11 a.m.-9 p.m. Tuesday-Sunday, 6510 Roosevelt Way N.E., Seattle; 206-466-2179

An Nam Pho is a Vietnamese food joint with all of the typical noodle soups, rice plates and vermicelli noodle, which it executes well.

My server recommended the beef short ribs with rice ($15.95). It was sweet and comforting, with melting pieces of fat rich with beef flavor and little bits of chewy tendon next to the bones. Load it up with a little bit of chili paste and fish sauce to add funk, spice and depth to the dish. 

The small steak and brisket pho ($9.95) wasn’t really small at all, and a good deal for a filling lunch. The broth had a cleaner flavor than those at some other pho shops.

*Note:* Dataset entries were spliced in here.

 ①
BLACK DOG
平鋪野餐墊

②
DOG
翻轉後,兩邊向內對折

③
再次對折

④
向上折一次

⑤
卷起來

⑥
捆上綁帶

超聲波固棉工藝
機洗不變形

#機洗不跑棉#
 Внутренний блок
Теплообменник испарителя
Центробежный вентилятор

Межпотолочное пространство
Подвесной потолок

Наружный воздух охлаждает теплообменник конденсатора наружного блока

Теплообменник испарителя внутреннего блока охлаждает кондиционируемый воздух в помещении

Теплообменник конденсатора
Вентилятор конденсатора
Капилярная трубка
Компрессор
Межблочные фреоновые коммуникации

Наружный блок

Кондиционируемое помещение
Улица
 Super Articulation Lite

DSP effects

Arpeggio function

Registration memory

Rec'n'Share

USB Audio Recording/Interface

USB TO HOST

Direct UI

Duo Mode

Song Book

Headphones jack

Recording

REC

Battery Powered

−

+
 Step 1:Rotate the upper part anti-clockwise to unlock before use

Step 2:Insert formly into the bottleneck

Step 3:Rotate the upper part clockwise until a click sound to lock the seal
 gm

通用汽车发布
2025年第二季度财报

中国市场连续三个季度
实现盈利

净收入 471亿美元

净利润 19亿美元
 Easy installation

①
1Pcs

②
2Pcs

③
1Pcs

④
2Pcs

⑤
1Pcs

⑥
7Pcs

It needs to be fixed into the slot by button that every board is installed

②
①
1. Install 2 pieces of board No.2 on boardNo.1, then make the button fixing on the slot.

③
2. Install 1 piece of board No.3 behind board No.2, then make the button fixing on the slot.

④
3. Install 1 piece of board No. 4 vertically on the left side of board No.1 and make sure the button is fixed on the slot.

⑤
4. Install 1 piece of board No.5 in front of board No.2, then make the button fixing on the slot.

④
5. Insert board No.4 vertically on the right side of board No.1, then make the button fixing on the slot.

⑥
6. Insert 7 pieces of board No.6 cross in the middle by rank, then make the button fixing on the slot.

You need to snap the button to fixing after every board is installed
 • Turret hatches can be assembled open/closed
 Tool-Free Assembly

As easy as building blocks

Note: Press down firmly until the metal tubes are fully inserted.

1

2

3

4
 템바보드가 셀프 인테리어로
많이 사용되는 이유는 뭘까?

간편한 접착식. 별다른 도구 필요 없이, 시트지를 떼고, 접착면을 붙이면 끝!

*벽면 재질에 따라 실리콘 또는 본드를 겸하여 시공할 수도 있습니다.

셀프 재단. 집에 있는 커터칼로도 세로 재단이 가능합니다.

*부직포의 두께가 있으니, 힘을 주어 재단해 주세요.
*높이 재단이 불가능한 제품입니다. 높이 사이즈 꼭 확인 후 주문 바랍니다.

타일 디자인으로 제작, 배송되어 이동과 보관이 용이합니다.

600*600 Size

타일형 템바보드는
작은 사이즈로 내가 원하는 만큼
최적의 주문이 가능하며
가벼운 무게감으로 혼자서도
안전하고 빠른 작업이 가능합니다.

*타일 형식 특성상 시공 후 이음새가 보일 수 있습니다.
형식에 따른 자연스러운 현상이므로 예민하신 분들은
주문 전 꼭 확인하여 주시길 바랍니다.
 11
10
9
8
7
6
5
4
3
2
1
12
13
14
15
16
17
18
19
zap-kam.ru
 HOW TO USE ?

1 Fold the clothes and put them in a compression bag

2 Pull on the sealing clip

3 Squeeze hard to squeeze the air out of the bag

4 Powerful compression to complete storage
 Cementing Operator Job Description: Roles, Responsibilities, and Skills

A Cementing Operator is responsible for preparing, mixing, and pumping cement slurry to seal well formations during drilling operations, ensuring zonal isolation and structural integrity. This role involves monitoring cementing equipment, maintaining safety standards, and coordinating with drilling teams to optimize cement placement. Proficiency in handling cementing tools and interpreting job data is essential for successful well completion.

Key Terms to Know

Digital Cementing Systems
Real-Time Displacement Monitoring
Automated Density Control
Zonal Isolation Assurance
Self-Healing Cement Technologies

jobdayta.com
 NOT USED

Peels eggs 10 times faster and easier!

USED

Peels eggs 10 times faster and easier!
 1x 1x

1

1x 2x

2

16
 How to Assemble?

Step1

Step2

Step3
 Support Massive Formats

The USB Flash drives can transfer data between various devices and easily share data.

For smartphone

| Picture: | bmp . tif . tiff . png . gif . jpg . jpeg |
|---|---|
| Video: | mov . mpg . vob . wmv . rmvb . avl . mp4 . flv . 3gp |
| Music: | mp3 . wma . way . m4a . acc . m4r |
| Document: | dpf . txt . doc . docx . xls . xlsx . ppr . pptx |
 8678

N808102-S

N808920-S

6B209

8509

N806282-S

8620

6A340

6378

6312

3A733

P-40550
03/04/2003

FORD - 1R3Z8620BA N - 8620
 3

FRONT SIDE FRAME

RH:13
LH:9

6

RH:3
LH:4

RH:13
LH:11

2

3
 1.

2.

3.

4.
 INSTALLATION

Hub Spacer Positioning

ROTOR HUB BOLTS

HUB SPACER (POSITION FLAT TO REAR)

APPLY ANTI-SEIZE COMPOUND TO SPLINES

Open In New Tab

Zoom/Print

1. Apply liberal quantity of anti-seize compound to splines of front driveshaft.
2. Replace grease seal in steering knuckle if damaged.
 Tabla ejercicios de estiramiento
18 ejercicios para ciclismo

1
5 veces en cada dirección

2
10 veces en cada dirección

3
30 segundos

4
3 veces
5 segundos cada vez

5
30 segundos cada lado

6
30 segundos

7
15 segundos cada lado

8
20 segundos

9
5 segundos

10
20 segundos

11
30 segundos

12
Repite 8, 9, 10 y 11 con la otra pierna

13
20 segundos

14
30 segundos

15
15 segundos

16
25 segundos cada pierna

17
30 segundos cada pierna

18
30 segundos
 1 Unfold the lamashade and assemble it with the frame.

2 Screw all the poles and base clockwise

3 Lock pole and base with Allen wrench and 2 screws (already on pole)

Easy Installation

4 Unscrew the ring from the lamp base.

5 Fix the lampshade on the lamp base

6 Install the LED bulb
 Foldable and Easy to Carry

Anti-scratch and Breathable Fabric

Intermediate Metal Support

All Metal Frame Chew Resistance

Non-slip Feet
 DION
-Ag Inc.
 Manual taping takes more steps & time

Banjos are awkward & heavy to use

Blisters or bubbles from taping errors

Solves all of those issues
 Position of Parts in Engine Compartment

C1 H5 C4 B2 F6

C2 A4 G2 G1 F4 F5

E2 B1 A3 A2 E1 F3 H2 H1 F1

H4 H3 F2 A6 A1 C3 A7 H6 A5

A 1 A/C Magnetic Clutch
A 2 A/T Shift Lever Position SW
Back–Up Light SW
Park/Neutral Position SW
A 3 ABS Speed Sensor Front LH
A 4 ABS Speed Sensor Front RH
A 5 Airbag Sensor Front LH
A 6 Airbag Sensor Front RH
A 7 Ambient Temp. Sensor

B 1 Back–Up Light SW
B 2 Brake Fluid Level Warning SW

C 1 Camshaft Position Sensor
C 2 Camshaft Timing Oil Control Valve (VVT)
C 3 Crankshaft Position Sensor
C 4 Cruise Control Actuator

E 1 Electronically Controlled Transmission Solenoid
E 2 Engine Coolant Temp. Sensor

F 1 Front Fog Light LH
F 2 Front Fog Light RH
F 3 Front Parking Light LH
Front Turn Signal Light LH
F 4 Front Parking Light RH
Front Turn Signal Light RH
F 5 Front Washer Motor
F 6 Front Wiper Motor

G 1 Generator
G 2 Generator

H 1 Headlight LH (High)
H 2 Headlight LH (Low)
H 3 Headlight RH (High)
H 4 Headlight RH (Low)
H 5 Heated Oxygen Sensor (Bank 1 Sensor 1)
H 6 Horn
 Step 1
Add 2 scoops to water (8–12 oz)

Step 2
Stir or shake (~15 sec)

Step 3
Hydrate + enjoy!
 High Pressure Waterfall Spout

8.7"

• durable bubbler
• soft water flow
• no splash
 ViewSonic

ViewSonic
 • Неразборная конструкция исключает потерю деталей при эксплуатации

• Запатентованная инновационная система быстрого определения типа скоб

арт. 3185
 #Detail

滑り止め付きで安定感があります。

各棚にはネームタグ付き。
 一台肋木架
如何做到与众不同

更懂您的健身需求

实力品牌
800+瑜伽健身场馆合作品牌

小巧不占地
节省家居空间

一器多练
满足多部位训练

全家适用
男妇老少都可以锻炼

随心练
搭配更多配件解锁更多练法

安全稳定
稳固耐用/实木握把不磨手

All I tasted was beef, salt and a little bit of anise and coriander. It was topped with a generous amount of green onion, which brought brightness to the rich flavors of beef.

Wayward Vegan Cafe 

9 a.m.-9 p.m. Friday-Tuesday; 801 N.E. 65th St., Seattle;

I normally don’t like vegan restaurants where every dish has some kind of plant-based substitute: things like “chicken” sandwiches and nachos with “cheese.” I was vegetarian for most of my life, and my family’s philosophy was to eat the many wonderful dishes that were always constructed to be vegetarian, like those that come out of Asian Buddhist cuisines, and not try to mimic meat with plant-based products. 

So I was pretty skeptical ordering my Santa Fe hash with “chorizo,” “eggy” tofu and “creamy cheddar cheese” ($13.75) and the TKO “chicken” sandwich ($13.25) from Wayward Vegan Cafe, currently a takeout-only cafe. 

Prepared for disappointment, I was pleasantly surprised when I shoveled the tofu, vegan chorizo, black beans and home fries into my mouth and discovered a satisfying mix of tender tofu curds and chewy chorizo. I dashed some Valentina hot sauce onto the mix, put it on a piece of toast and had an enjoyable breakfast. The portion was also huge, so although the scramble likely lacked the amount of fat in real chorizo and egg, I couldn’t finish the whole plate.

And though the plant-based chicken lacked the flavor of the real bird, the breading was crunchy with a spicy-sweet sauce. If you, like me, enjoy fried chicken doused with spicy vinegar hot sauce, the sandwich is taken to the next level with some Crystal or Tabasco.

If I ever go vegan, I could see myself coming back here when I’m craving scrambles and fried chicken sandwiches.